According to the history professor, the model reading assignments contain “an overwhelming number of post-modern authors” and completely lack works that are either directly or indirectly inspired by religion.

The list also ignores classroom reading staples such as Aesop’s fables, classic fairy tales, the “tall tales” of Paul Bunyan and Pecos Bill, Hans Christian Anderson, Mark Twain’s “The Adventures of Huckleberry Finn,” and Charles Dickens.

Those omissions represent a significant change from the reading assignments of yesteryear.

“We used to speak of our culture in terms of being descended from two parents: Athens on the one hand, Jerusalem on the other,” Moore said, referring to classic Western literature and Bible-inspired readings such as “Paradise Lost” by John Milton.

“What’s going on in the Common Core standards is they’ve killed off one of the parents – that’s Jerusalem – and the other is ailing. So pretty soon we’ll be cultural orphans.”

Moore warns that even if some great American literature makes it into classrooms, the selections will presented in a “drive-by” fashion to prepare students for the way the texts will appear on a Common Core-aligned standardized test. He calls this the “practice of practicing for standardized exams.”

Since students won’t be asked to read an entire novel during such a test, most teachers won’t ask kids to read one for class. Instead, students will be given anthologies that contain brief excerpts of great books – such as Moby Dick – that will leave them with only a superficial understanding of the works.
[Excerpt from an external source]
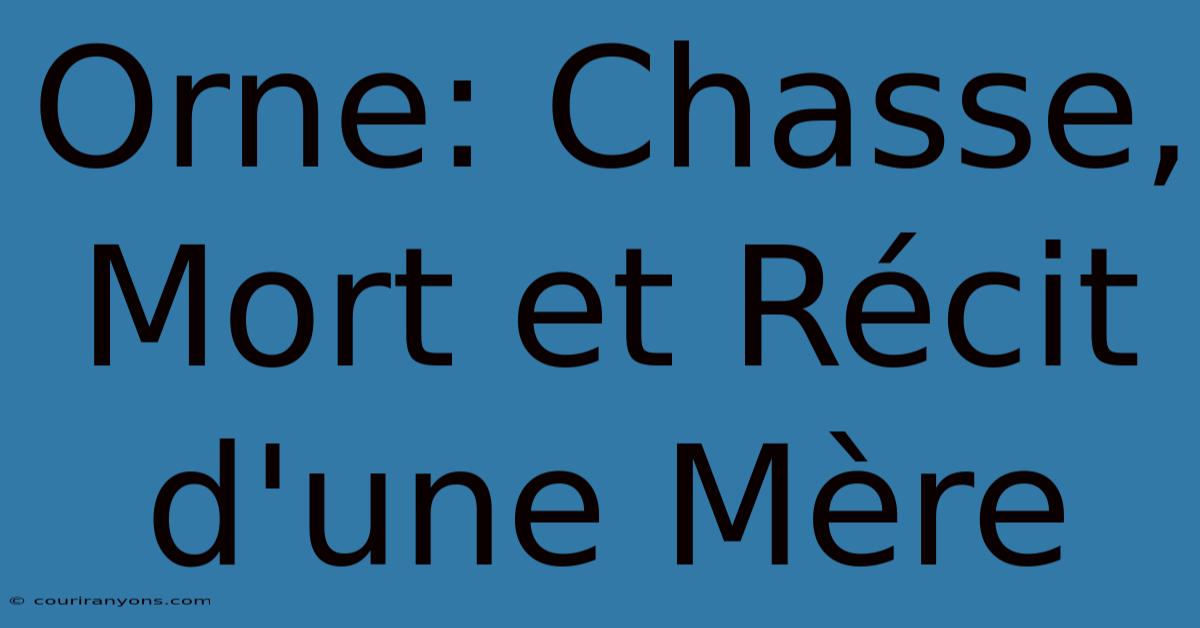 Orne: Chasse, Mort Et Récit D'une Mère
A pre-emptive response to critics

Common Core supporters have responded to similar criticisms by noting that the standards are merely the overall concepts schools must teach students, and that schools are free to use whichever lessons, books and instructional materials they want to meet those standards.

Balderdash, says Moore.

Because teachers’ job evaluations will be linked to their students’ standardized test scores, Moore believes educators will only teach to the Common Core-aligned assessments. That means the tests will become “the hammer” that ensures schools teach multi-cultural, post-modern stories and authors instead of the time-honored American classics.

As Moore put it in his recent speech, “Whoever controls the testing controls the curriculum – period.”

Despite the progressives’ crafty plans to “control the storytelling” in our nation’s classrooms, Moore doesn’t believe all hope is lost. He says the Common Core architects didn’t expect Americans to fight for their stories, which help develop the minds and souls of the nation’s youth.

Nor did they expect moms would push back against the education overhaul because of the negative effect it’s having on their children’s “heart and happiness.”

Moore summed it up this way in his January speech:

“There’s nothing a suburban mom – or any mom, for that matter – cares more about than the heart and the happiness of her children. And when that comes into danger, suburban moms who vote and who know how to organize themselves … they will mobilize people and they will take action. And state legislators will have to listen. …

“This is a fight over our schools, and ultimately the souls and minds of our nation’s young people. This is the time to take our stories back. Then after we do that, we can take our schools back. And once we have our schools back, we’re on the road to taking our nation back.”